Nosotros, en virtud de la autoridad que nos confiere el derecho y conforme a las Constituciones y al carisma propio de la Orden de la Bienaventurada Virgen María de la Merced, así como oído el parecer de los Consejos competentes,
CONSIDERANDO Que la vida consagrada, por la profesión de los consejos evangélicos, edifica al Pueblo de Dios y coopera eficazmente a la misión evangelizadora de la Iglesia;
CONSIDERANDO Que el carisma mercedario, nacido para la redención y el servicio de los más necesitados, continúa siendo de gran actualidad pastoral y misionera;
CONSIDERANDO Que se ha constatado la conveniencia pastoral y espiritual de establecer una presencia estable de la Orden de la Merced en la ciudad de León, Nicaragua;
CONSIDERANDO Que existe idoneidad de personas, medios y condiciones para la vida fraterna, la oración comunitaria y el ejercicio del ministerio apostólico;
CONSIDERANDO Que se cuenta con el consentimiento de la autoridad eclesiástica competente, conforme a lo establecido por el derecho canónico;
DECRETAMOS:
Art 1. Por el presente decreto, erigimos canónicamente el Convento de Nuestra Señora de la Merced, perteneciente a la Orden de la Bienaventurada Virgen María de la Merced, en la ciudad de León, Nicaragua.

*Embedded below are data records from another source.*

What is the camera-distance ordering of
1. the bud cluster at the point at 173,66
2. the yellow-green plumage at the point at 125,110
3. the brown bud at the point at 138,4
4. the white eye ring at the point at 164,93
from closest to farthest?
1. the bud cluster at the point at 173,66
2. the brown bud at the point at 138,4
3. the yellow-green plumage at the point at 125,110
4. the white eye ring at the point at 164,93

Art 2. El Convento queda constituido como casa religiosa de la Orden, destinada a la vida fraterna en comunidad, la oración litúrgica, la formación religiosa y el ejercicio del apostolado propio del carisma mercedario, conforme a las Constituciones y al derecho universal de la Iglesia.
Art 3. El Convento y la obra pastoral confiada quedan bajo la autoridad del Superior competente de la Orden, sin perjuicio de la debida comunión y colaboración con el Obispo diocesano, según lo dispuesto por el derecho canónico.
Art 5. El presente decreto entrará en vigor a partir de la fecha de su promulgación, debiendo inscribirse en los archivos correspondientes de la Orden y comunicarse a quienes corresponda.